Goal 1:
Reproduce word for word the part of the passage on the Yanam language from "Ninam (a.k.a. Southern" to "in Ninam villages.".

Document section:
○ ○ ○ ○ ○
Yanam, or Ninam, is a Yanomaman language spoken in Roraima, Brazil (800 speakers) and southern Venezuela near the Mucajai, upper Uraricaá, and Paragua rivers.

Synonymy

Yanam is also known by the following names: Ninam, Yanam–Ninam, Xirianá, Shiriana Casapare, Kasrapai, Jawaperi, Crichana, Jawari, Shiriana, Eastern Yanomaman.

Regional variation

Gordon (2009) reports 2 main varieties (Northern, Southern). Kaufman (1994) reports 3:

 Yanam ( Northern Yanam/Ninam (Xiliana, Shiriana, Uraricaa-Paragua))
 Ninam (a.k.a. Southern Yanam/Ninam (Xilixana, Shirishana, Mukajai))
 Jawarib

The name Jawari is shared with Yaroamë.

There are three dialects spoken in Roraima, Brazil according to Ferreira, et al. (2019):

 Northern (Xiriana): Ericó and Saúba
 Southern: Mucajaí
 Central: Uraricoera

The remaining speakers of Arutani and Sapé also speak Ninam (Shirián), since they now mostly live in Ninam villages.

Phonology 
Yanam has seven base vowels. Yanam has both vowel length and nasalization, and both features can occur simultaneously, for all vowels except for /ɨ/.
○ ○ ○ ○ ○
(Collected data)
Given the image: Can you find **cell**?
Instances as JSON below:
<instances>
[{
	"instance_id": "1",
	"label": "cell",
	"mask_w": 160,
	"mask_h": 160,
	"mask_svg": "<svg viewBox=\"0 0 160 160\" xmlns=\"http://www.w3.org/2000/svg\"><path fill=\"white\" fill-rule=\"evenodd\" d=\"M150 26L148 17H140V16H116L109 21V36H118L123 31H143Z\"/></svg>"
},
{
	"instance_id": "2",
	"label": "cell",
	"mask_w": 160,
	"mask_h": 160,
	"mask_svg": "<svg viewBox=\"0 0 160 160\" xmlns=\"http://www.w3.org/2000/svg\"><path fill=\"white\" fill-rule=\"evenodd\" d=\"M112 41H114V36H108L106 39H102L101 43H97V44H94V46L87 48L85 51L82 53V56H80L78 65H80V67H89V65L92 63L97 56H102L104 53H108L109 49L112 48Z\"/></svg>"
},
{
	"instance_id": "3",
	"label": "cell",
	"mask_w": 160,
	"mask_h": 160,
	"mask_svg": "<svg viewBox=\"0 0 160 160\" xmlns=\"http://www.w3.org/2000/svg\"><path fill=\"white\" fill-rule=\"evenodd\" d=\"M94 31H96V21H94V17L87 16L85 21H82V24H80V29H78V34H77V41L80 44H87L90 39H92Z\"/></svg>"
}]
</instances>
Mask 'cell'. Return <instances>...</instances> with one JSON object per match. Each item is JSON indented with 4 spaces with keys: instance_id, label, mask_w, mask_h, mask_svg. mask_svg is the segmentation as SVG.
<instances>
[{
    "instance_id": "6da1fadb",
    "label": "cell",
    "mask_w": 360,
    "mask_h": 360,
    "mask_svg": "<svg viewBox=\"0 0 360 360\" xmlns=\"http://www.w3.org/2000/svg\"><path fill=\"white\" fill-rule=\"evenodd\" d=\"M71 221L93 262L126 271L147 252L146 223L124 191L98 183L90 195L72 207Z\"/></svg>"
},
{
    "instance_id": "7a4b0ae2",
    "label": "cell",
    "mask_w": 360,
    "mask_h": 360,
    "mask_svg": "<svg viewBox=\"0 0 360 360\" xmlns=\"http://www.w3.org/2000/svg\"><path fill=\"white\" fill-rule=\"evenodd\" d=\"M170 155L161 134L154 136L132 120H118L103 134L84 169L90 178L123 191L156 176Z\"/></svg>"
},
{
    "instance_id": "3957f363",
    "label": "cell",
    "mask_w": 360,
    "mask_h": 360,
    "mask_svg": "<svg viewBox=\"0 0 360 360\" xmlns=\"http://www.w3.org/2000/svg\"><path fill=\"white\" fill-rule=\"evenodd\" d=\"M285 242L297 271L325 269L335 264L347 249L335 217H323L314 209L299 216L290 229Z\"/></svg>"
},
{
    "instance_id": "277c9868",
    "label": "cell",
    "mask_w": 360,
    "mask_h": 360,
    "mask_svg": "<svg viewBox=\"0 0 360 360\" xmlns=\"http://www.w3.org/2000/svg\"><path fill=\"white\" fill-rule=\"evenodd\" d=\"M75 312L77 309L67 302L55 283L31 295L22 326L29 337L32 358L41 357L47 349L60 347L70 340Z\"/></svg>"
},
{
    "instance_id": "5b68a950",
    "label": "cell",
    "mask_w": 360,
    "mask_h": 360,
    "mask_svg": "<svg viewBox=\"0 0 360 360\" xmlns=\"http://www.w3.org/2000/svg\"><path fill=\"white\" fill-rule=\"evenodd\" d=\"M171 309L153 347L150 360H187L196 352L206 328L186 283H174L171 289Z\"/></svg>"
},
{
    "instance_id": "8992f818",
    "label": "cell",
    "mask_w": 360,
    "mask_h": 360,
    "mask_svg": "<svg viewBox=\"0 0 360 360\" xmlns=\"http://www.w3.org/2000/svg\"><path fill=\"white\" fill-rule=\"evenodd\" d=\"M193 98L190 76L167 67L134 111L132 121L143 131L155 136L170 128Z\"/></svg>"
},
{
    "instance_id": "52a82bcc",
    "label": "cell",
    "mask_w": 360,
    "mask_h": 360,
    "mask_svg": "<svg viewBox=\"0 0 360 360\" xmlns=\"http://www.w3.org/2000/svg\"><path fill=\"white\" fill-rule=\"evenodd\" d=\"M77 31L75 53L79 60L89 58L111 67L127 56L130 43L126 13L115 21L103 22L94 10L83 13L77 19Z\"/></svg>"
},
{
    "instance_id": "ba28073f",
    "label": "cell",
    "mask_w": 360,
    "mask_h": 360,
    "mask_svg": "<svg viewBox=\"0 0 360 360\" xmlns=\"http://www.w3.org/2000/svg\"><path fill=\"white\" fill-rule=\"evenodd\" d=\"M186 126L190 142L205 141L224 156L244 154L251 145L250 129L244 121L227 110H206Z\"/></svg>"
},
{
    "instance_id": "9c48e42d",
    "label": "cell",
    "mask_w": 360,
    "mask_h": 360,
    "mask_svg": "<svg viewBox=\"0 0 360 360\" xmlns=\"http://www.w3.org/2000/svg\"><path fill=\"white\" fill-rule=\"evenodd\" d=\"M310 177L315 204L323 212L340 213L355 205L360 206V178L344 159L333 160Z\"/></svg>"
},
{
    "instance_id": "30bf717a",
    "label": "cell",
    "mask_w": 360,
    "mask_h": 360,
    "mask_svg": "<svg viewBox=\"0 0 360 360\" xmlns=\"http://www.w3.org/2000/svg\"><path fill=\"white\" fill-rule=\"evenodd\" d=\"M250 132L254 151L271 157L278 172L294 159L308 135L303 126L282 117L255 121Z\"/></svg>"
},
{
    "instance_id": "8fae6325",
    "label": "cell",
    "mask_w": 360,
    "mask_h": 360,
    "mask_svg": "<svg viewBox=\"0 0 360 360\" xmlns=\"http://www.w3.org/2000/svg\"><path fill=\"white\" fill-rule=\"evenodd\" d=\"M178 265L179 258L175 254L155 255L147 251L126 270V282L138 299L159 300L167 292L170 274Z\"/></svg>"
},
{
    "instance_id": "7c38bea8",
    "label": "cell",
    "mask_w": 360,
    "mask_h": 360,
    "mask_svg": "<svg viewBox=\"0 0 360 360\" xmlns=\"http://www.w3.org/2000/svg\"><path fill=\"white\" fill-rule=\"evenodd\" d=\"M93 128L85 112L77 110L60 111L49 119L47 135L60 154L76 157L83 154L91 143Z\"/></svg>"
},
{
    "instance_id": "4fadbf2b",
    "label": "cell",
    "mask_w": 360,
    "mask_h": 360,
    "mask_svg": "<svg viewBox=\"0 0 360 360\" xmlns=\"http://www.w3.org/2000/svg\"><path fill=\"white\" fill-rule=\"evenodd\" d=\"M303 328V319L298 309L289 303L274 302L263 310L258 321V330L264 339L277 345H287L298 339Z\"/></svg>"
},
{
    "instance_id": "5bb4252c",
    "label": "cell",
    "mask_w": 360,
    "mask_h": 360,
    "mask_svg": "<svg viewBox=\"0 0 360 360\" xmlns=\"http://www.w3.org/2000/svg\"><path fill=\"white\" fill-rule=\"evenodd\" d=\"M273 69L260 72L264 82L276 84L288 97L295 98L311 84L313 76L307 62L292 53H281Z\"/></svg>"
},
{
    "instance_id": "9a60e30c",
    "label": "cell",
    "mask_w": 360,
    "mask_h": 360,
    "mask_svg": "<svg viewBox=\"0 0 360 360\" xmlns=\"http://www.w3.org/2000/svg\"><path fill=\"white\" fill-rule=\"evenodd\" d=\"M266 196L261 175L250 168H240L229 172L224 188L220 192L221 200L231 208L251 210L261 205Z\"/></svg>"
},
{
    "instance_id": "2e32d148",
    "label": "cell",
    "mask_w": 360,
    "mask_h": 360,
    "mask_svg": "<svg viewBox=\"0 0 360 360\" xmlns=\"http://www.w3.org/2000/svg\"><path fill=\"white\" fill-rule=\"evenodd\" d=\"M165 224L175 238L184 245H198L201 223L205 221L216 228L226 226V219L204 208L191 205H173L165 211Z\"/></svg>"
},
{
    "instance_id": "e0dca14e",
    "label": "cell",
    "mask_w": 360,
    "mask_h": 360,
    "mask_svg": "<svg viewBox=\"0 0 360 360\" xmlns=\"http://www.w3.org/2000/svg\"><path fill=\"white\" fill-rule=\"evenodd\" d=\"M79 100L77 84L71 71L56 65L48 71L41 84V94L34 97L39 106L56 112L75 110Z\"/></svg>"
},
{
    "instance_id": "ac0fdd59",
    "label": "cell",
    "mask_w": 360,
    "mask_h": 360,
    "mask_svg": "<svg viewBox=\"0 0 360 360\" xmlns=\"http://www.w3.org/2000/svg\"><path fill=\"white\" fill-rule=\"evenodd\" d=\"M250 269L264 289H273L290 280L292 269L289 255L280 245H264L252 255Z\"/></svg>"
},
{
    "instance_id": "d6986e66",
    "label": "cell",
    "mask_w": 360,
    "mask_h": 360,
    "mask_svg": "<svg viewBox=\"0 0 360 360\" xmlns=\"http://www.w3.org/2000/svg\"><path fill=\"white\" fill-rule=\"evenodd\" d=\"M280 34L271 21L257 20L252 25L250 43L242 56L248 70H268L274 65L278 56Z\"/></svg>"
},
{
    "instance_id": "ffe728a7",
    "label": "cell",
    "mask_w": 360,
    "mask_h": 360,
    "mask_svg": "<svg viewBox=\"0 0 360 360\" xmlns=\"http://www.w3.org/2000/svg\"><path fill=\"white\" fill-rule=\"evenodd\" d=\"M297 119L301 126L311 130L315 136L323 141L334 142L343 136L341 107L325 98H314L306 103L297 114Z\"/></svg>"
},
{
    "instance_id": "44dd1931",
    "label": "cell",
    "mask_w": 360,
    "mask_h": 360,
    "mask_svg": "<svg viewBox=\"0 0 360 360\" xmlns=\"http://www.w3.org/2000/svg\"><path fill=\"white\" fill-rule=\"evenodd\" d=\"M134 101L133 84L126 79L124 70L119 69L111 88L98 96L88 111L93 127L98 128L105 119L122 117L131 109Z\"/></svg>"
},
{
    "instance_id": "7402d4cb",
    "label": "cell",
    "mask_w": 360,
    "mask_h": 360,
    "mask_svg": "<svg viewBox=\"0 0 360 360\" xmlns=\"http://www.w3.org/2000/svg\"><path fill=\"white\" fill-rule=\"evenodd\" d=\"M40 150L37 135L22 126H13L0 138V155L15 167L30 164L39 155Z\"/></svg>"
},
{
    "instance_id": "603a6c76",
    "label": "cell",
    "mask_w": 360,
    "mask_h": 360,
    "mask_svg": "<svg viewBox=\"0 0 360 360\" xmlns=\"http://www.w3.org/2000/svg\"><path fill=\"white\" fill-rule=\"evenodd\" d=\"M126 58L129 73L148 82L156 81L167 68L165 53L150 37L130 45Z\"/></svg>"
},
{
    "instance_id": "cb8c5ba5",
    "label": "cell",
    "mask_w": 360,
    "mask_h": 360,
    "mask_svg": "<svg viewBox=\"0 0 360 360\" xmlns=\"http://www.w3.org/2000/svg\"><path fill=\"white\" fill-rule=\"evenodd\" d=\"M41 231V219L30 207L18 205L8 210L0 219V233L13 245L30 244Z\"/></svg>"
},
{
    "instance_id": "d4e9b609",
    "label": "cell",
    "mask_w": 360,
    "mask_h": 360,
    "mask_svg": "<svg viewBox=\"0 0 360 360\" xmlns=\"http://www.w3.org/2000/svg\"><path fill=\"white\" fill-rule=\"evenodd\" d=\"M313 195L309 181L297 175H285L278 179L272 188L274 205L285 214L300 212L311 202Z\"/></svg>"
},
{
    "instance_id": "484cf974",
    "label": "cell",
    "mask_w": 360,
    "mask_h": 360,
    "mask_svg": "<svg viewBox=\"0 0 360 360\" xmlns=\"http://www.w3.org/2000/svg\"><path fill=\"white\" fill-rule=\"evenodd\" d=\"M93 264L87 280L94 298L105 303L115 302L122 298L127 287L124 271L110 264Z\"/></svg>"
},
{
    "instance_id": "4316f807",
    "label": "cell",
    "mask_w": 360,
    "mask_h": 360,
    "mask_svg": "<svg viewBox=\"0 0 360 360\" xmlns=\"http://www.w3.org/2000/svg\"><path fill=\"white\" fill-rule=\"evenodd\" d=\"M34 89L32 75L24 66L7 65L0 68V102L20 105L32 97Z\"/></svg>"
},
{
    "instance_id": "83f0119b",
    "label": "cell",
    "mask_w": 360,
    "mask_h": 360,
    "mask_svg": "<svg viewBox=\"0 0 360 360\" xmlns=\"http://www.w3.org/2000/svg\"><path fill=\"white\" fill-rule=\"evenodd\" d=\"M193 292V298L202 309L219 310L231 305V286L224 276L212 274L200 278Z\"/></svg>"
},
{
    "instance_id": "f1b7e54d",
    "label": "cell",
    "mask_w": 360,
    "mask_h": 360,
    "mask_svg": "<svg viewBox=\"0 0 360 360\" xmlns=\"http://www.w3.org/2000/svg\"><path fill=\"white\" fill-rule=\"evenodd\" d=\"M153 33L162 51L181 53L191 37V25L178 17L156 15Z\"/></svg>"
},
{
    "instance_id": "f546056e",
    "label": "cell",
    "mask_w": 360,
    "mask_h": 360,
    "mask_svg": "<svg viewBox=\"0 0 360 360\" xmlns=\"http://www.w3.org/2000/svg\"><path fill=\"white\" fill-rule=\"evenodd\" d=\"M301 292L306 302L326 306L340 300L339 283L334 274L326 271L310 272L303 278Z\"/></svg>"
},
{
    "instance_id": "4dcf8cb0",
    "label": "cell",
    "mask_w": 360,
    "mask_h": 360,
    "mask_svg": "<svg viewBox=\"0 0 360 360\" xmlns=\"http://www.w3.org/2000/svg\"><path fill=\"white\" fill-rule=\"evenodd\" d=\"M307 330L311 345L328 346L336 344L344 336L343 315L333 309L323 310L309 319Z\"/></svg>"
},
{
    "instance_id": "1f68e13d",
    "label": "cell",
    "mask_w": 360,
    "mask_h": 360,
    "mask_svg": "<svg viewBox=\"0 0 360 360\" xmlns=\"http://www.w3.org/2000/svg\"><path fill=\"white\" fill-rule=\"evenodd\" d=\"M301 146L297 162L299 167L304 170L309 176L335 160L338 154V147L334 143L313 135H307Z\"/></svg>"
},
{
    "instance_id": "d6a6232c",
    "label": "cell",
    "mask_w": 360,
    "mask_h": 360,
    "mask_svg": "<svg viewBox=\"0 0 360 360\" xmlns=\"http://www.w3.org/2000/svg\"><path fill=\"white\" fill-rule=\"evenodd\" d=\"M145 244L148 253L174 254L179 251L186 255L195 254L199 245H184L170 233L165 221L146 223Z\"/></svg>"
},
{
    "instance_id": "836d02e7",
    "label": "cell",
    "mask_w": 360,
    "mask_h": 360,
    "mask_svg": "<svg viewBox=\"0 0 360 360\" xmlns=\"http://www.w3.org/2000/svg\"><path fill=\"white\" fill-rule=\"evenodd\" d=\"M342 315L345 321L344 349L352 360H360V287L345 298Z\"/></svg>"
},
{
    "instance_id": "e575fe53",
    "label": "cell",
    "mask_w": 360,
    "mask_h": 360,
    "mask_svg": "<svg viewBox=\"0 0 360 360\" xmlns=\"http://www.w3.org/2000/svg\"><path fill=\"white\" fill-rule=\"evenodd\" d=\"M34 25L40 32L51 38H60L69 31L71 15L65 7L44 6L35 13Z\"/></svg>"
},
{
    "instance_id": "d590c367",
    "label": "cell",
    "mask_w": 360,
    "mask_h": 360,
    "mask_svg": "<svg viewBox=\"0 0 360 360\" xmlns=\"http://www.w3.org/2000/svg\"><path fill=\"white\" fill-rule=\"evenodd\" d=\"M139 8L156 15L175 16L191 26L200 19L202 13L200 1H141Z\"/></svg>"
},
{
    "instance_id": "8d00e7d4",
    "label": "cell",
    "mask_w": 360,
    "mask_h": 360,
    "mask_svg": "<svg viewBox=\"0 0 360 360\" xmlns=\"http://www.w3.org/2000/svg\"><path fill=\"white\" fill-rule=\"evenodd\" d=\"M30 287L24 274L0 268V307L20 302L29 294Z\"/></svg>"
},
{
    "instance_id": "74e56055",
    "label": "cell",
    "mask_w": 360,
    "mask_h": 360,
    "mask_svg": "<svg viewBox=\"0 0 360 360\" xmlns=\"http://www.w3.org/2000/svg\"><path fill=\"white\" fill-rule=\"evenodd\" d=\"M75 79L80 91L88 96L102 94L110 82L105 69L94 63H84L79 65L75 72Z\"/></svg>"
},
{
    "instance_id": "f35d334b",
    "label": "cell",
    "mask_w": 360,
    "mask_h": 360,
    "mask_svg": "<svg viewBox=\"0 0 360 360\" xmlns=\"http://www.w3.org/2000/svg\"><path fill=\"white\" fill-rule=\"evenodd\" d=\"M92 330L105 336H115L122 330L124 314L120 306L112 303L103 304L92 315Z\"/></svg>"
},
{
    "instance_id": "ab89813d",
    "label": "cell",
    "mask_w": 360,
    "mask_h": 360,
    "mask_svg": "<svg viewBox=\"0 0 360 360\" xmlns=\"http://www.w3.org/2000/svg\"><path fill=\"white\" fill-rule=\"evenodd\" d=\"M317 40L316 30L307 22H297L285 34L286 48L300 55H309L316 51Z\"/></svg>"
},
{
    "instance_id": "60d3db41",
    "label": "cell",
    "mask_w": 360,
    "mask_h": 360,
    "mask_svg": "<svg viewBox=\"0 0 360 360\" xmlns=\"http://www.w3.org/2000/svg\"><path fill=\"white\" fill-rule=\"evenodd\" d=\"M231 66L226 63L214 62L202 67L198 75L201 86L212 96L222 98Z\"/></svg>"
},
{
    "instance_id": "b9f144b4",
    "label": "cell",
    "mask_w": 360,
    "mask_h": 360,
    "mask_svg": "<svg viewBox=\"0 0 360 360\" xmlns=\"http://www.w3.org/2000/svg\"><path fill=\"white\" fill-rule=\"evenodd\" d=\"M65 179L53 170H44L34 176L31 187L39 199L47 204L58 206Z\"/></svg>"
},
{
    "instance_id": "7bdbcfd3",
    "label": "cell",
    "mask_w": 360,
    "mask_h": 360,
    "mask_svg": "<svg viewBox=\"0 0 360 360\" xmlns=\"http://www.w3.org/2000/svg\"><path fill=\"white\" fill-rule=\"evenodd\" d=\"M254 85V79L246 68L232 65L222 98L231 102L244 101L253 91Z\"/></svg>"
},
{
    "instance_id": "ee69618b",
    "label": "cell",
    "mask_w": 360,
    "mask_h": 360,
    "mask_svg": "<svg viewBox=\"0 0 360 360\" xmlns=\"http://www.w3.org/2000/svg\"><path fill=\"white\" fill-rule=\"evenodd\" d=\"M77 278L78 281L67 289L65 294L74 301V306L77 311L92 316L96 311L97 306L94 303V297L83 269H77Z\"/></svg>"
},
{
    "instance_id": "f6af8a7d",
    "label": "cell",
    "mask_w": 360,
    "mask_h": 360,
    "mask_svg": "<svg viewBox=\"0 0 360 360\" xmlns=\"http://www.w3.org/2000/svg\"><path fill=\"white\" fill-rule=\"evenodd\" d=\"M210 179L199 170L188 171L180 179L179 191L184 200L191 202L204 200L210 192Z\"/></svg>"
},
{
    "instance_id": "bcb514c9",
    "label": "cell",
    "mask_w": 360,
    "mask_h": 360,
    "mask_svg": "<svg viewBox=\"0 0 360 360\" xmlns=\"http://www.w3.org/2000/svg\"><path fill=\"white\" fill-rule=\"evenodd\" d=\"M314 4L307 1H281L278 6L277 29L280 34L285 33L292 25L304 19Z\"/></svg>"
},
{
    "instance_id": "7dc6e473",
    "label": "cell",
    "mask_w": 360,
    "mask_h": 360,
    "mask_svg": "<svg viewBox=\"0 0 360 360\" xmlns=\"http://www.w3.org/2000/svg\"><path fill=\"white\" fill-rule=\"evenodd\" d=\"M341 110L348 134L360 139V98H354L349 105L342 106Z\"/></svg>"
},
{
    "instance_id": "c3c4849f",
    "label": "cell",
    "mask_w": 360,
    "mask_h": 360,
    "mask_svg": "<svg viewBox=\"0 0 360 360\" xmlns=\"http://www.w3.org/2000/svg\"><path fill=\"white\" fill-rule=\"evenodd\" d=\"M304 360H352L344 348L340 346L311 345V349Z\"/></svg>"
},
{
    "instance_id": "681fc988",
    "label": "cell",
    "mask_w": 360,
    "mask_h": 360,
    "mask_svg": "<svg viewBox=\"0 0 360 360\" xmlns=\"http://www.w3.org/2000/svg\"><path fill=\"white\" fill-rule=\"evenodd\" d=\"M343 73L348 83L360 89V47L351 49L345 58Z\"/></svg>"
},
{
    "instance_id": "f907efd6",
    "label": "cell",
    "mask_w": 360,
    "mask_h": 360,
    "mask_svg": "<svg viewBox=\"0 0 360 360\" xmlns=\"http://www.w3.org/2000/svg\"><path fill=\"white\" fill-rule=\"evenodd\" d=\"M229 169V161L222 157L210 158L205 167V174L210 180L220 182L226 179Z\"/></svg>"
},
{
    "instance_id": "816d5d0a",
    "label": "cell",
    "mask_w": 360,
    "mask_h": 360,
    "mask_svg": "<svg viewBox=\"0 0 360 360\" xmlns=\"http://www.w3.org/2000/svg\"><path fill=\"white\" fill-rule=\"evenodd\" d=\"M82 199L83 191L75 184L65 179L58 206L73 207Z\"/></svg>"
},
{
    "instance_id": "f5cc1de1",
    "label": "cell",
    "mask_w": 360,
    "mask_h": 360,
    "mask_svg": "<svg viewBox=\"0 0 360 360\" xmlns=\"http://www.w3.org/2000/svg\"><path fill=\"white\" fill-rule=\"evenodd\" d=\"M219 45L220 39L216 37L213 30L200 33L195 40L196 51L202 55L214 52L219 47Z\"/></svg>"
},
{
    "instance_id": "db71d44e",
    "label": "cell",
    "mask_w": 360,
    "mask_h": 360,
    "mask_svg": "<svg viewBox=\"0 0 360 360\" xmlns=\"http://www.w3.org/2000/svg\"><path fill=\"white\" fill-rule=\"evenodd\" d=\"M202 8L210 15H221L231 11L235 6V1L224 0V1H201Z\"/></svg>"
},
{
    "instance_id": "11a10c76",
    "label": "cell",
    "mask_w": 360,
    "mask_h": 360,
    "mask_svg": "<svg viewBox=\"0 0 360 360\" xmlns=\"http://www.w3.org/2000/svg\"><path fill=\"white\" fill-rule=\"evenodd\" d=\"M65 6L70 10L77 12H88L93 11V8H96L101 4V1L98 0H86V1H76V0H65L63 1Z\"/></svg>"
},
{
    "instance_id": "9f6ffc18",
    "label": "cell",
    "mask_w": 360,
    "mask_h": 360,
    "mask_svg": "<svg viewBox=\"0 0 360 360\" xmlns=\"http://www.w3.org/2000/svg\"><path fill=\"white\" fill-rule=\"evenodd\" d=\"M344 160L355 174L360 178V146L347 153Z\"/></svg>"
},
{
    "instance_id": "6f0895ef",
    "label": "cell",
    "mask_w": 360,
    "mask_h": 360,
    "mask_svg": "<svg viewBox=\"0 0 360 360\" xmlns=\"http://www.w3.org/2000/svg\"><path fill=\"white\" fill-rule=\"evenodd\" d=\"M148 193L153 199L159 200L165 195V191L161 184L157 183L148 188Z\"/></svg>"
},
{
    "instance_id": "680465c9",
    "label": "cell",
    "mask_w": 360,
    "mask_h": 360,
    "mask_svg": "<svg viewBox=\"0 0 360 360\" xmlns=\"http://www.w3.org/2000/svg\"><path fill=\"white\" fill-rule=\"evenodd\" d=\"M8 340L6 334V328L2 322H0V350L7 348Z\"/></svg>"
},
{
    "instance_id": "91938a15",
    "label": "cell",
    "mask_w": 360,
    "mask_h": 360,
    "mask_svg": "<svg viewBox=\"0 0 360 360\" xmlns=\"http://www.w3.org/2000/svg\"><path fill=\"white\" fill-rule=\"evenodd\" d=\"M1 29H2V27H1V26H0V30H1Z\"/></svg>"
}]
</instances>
○ ○ ○ ○ ○
Goal 2:
Pick out every line of the records that contains the string "JSON", matching its case exactly.

Full output 1:
Ninam (a.k.a. Southern Yanam/Ninam (Xilixana, Shirishana, Mukajai))
 Jawarib

The name Jawari is shared with Yaroamë.

There are three dialects spoken in Roraima, Brazil according to Ferreira, et al. (2019):

 Northern (Xiriana): Ericó and Saúba
 Southern: Mucajaí
 Central: Uraricoera

The remaining speakers of Arutani and Sapé also speak Ninam (Shirián), since they now mostly live in Ninam villages.

Full output 2:
Instances as JSON below:
Mask 'cell'. Return <instances>...</instances> with one JSON object per match. Each item is JSON indented with 4 spaces with keys: instance_id, label, mask_w, mask_h, mask_svg. mask_svg is the segmentation as SVG.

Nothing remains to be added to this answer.